# [DIRECTIONS]
1. In the rules excerpt, to whom do station masters report?
2. Update the rules excerpt by rewriting it from "They must have" up to and including "persons employed therein.", with "freight equipment" replaced by "rolling stock".

# [TEXT EXCERPT]
________________________________________

They must have on file and be familiar with General Car Order and Home Route Instructions, special car orders and instructions issued by General Superintendent of Transportation pertaining to the handling or movement of freight equipment. They will be responsible for compliance of instructions. 

STATION MASTERS. 

776. Station masters report to and receive their instructions from the superintendent or his representative. They have charge of the passenger station where located and, unless otherwise provided, of the persons employed therein. 
776. They must see that the station and various apartments are kept in proper and sanitary condition; preserve order in and about the station and around sleeping cars; attend courteously to the comfort and wants of passengers; that passengers are directed to the proper trains and that proper information regarding time of arrival and departure of trains is shown upon bulletin boards provided for the purpose. At stations equipped with intertrack fences they will be responsible for keeping the gates of these fences closed and locked or properly protected when not in use, when under their jurisdiction. Assistant station masters in the districts assigned them are governed by these same instructions. 

GENERAL RULES FOR CONDUCTORS. 

780. Conductors report to and receive their instructions from the superintendent or his representative and will obey the instructions of train and crew dispatchers, station masters, station agents, and yardmasters in their respective jurisdiction, and conform to the instructions issued by the heads of other departments. 
Conductors will have general charge of trains to which they are assigned, and all persons employed thereon. 
781. Conductors will be responsible for the movement, safety and proper care of their respective trains in strict accordance with the rules, special instructions and train orders, and for the faithful and prompt performance of duties by the trainmen.

________________________________________

# [DATASET ENTRIES]
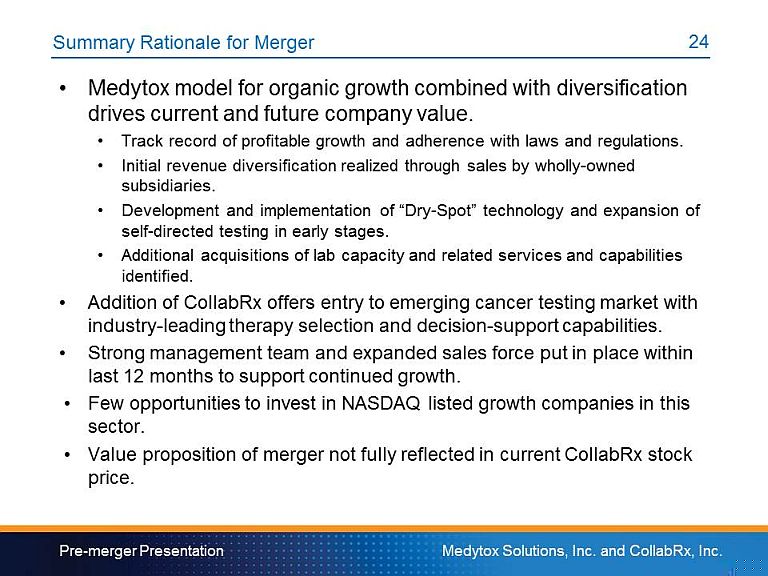 Summary Rationale for Merger

24

• Medytox model for organic growth combined with diversification drives current and future company value.
  • Track record of profitable growth and adherence with laws and regulations.
  • Initial revenue diversification realized through sales by wholly-owned subsidiaries.
  • Development and implementation of "Dry-Spot" technology and expansion of self-directed testing in early stages.
  • Additional acquisitions of lab capacity and related services and capabilities identified.
• Addition of CollabRx offers entry to emerging cancer testing market with industry-leading therapy selection and decision-support capabilities.
• Strong management team and expanded sales force put in place within last 12 months to support continued growth.
• Few opportunities to invest in NASDAQ listed growth companies in this sector.
• Value proposition of merger not fully reflected in current CollabRx stock price.

Pre-merger Presentation

Medytox Solutions, Inc. and CollabRx, Inc.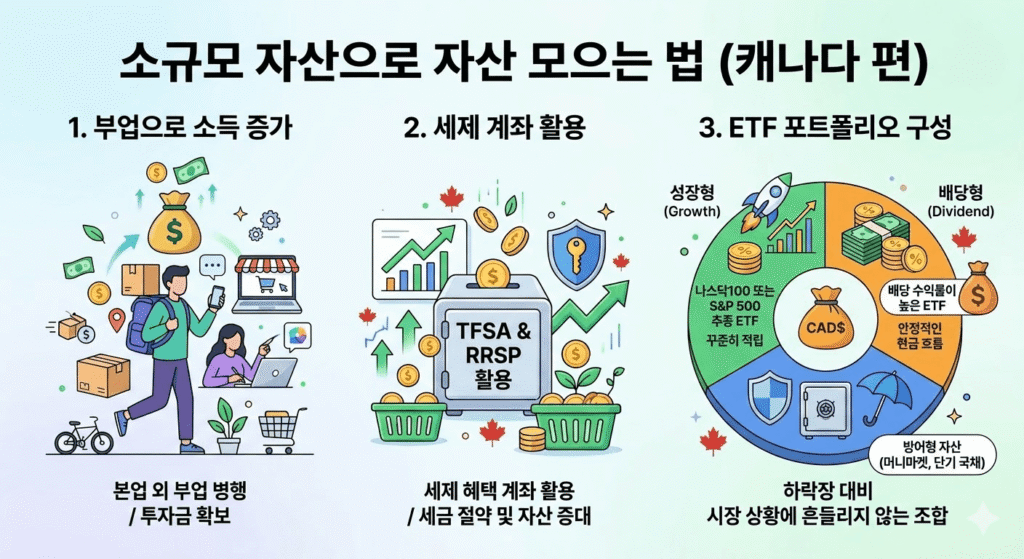 소규모 자산으로 자산 모으는 법 (캐나다 편)

1. 부업으로 소득 증가

본업 외 부업 병행 / 투자금 확보

2. 세제 계좌 활용

TFSA & RRSP 활용

세제 혜택 계좌 활용 / 세금 절약 및 자산 증대

3. ETF 포트폴리오 구성

성장형 (Growth)

배당형 (Dividend)

나스닥100 또는 S&P 500 추종 ETF 꾸준히 적립

CAD$

배당 수익률이 높은 ETF

안정적인 현금 흐름

방어형 자산 (머니마켓, 단기 국채)

하락장 대비 시장 상황에 흔들리지 않는 조합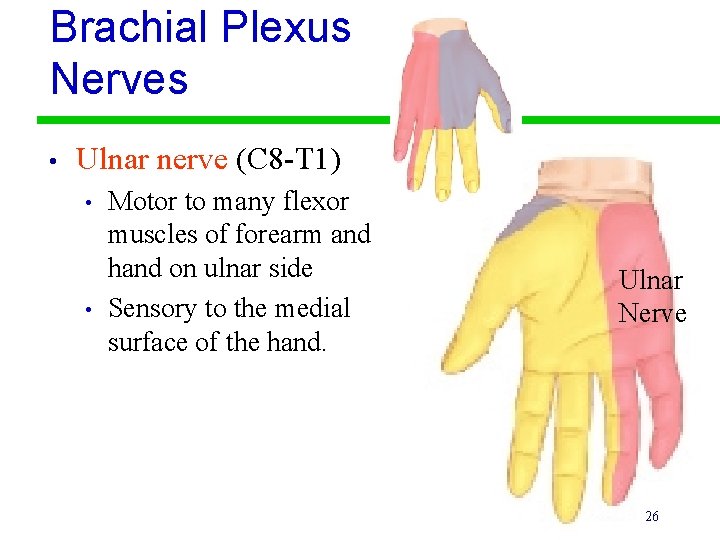 Brachial Plexus Nerves

• Ulnar nerve (C8-T1)
  • Motor to many flexor muscles of forearm and hand on ulnar side
  • Sensory to the medial surface of the hand.

Ulnar Nerve

26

________________________________________

# [RESULTS FOR THE EXERCISE]
1. The superintendent or his representative.

2.
They must have on file and be familiar with General Car Order and Home Route Instructions, special car orders and instructions issued by General Superintendent of Transportation pertaining to the handling or movement of rolling stock. They will be responsible for compliance of instructions. 

STATION MASTERS. 

776. Station masters report to and receive their instructions from the superintendent or his representative. They have charge of the passenger station where located and, unless otherwise provided, of the persons employed therein.